Justiça homologa acordo de R$ 5 milhões com ex-prefeito de Mariana para encerrar ações de improbidade
MARIANA – A 2ª Vara Cível, Criminal e de Execuções Penais de Mariana homologou, no último dia 19 de dezembro, um acordo histórico entre o Ministério Público de Minas Gerais (MPMG) e o ex-prefeito Celso Cota Neto. O político se comprometeu a pagar pouco mais de R$ 5 milhões aos cofres públicos e aceitou a suspensão de seus direitos políticos por oito anos.

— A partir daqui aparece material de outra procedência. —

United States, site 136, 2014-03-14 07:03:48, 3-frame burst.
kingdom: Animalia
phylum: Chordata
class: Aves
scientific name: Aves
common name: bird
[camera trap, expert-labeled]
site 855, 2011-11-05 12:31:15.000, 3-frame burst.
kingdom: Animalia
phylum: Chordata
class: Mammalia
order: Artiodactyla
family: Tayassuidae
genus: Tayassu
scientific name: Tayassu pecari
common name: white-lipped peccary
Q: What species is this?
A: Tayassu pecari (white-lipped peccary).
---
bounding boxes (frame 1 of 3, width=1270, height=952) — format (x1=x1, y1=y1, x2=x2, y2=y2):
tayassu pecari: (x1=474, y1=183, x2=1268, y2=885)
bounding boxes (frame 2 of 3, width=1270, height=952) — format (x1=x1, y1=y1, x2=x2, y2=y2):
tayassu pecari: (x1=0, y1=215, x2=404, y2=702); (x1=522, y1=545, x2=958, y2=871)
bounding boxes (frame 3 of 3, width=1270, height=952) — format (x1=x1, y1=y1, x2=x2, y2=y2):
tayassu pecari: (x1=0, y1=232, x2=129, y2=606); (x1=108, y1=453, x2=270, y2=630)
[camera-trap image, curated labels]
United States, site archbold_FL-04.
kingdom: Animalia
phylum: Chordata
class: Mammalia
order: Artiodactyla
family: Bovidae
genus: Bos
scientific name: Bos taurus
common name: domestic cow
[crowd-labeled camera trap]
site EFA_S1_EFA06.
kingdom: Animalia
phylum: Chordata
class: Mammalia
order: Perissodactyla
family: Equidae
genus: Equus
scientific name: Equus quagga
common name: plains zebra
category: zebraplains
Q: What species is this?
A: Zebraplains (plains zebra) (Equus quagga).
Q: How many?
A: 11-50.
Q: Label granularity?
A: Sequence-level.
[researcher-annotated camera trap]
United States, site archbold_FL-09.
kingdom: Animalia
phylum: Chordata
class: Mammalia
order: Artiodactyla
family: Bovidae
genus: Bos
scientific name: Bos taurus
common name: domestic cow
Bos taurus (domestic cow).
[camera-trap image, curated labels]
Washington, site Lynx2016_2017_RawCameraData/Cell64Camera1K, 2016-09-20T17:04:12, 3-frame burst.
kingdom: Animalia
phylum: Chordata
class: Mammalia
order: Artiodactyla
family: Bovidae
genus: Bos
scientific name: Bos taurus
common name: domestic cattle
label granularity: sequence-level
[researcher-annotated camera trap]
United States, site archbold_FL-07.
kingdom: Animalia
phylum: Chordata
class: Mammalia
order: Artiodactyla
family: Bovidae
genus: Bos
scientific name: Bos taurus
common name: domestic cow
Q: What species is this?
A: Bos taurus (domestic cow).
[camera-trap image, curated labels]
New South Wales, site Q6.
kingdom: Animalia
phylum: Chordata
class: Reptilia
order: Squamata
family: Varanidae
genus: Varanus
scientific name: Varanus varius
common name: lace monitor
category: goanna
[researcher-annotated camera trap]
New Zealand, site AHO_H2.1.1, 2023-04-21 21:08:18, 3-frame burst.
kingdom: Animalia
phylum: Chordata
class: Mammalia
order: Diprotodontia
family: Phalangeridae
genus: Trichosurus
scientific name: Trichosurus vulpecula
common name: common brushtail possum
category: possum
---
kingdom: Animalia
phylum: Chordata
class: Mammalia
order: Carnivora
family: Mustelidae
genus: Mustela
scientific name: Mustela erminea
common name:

O acordo, firmado por meio do Centro de Autocomposição de Conflitos e Segurança Jurídica (Compor) do MPMG, encerra de uma só vez oito ações civis públicas de improbidade administrativa e um inquérito civil que tramitava na Promotoria de Mariana. As investigações apuravam irregularidades cometidas durante as gestões de Cota à frente do executivo municipal.
Cronograma de pagamentos e sanções
O montante de R$ 5 milhões será quitado em sete parcelas. A primeira, no valor de R$ 2 milhões, deve ser paga imediatamente, enquanto as outras seis parcelas, de aproximadamente R$ 500 mil cada, terão vencimento semestral até junho de 2028.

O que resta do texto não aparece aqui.